She shrugged with what she hoped was insouciance—Julianna had never been insouciant a day in her life. “’Tis a lady’s prerogative to change her mind.”
She breathed a sigh of relief when the housekeeper left, promising a room would be ready post haste.
Effie tiptoed to the door, shut it, and turned to the rest of them, grinning. Lord Harcourt made a show of applauding as if he were at the theatre, and Effie took an elaborate bow as if he were, too.
“Everyone did such a fine job,” he said when he righted himself. “Even you, Simon. We ought to form a theatrical troupe.”
Lord Marsden merely regarded Effie with his eyebrows raised.
“Oh, calm yourself,” Effie said. “We went swimming very early this morning and entered the house through my bedchamber window. He turned and inclined his head in Lord Harcourt’s direction. “Thanks for that, by the by.”
Julianna had no idea what “that” was.
“We merely meant to dry off, but we fell asleep, and rather than having Miss Evans sneak back out the window—”
“Window sneaking being properly a one-way activity,” Lord Marsden interrupted.
“Oh, he sneaked out this morning,” Lord Harcourt said.
“How do you know that?” Lord Marsden asked.
“ Regardless ,” Effie said, talking over them and turning to Julianna, “now that you are my sister, you may stay. The problem is we neglected to think through what ‘staying’ meant.” He grinned. “I suppose you shall have to stay indefinitely. For the duration of your trip, I mean.”
“No!” she protested.
“Miss Evans,” Lord Harcourt said, “do not fret. We shan’t keep you here against your will.”
It wasn’t that so much as she refused to be a permanent interloper, to intrude on the gentlemen’s holiday beyond more than a short visit. “I have to be back in London by Wednesday at the latest.” That was three days hence—three nights hence. She couldn’t spend them all here.
Could she?
“You are welcome to stay as long as you please, but we can come up with a scheme to get you out of here whenever you like,” Lord Harcourt said, and Lord Marsden murmured his agreement.
For his part, Effie made a vague noise of resigned acceptance. But, recovering quickly, he clapped his hands together. “What shall we do today?”
* * *
They spent the day gamboling. The cook packed them a picnic, and they rambled: through the village, along some roads that stretched out beside fields of barley and oats, and eventually back to the beach, where they set up their lunch.
“Oh, look, Effie, strawberries,” Lord Marsden said. “Have you told Miss Evans your theory of strawberries and salt?”
Julianna was gratified that Effie’s friends did indeed call him “Effie.”
Effie shot Lord Marsden a quelling look.
“You haven’t told her?” Lord Marsden, apparently immune to quelling looks, said. “Not even about the legs of lamb and pots of cream?”
“Oh, for heaven’s sake,” Effie said. “She isn’t interested in that nonsense.”
“Yes, she is,” Julianna said.
When Effie didn’t say anything, Lord Marsden turned to her and said, “We’re all food. People are food.”
“People are food?” she echoed, bewildered.
“ Simon ,” Effie said, his tone laced with affront. “You’re going to tell it all wrong.”
Lord Marsden made a gesture to indicate he was yielding the floor to Effie, who heaved a put-upon sigh.

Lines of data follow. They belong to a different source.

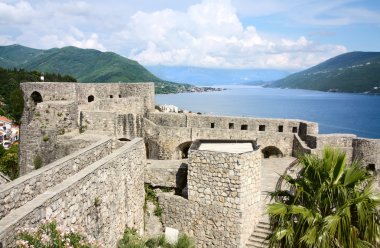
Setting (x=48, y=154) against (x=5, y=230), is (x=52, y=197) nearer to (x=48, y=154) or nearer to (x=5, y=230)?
(x=5, y=230)

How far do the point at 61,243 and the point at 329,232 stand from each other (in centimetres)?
476

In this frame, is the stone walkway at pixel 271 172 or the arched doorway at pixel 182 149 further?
the arched doorway at pixel 182 149

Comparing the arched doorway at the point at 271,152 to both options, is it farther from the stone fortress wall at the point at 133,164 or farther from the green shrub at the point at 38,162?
the green shrub at the point at 38,162

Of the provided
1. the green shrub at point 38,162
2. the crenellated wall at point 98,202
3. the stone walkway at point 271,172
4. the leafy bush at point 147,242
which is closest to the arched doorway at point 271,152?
the stone walkway at point 271,172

“It is a metaphor,” he explained, “about how people sometimes find themselves born into the wrong families, and about how they might endeavor to find the people with whom they truly belong.”

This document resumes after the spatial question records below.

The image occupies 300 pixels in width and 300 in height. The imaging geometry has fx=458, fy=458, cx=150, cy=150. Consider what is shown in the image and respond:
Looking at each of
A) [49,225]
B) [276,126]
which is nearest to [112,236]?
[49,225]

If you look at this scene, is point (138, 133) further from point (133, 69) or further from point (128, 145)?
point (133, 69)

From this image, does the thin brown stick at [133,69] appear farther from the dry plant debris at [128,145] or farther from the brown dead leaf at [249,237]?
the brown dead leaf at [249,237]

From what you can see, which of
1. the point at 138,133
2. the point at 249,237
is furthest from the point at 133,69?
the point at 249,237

“Please do go on.” She was terribly anxious to hear this theory. She hadn’t known how to react to Effie’s stories of his father’s cruelties. Her instinct had been to provide a solution, a means of escape, though she understood and respected his assertion that he was trapped by the title he stood to inherit. But perhaps she needn’t have fretted. Perhaps he had made his own way out of the mire with this theory of his—and these friends of his.

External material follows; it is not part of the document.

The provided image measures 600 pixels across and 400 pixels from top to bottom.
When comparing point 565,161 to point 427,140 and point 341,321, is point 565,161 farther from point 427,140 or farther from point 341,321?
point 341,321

“Some people are strawberries, say,” Effie said, “and some people are salt. If you’re a strawberry born into a family of salt, you’re out of luck. Or, I should say, you have your work cut out for you. For you must go out into the world and find people who are pots of cream.”
Julianna was struck with the urge to laugh. She suppressed it. “I see.”
“And what do the salt people do?” Lord Marsden prompted.
“They’re off to find legs of lamb, which are improved by salting.”
Julianna did laugh then. She hoped it hadn’t come out as mocking. “How delightful and absurd.”
“Absurd?” Effie echoed, and she was almost certain his affront was put on. “It is perfectly logical. Simon—Lord Marsden—calls it ‘found family.’”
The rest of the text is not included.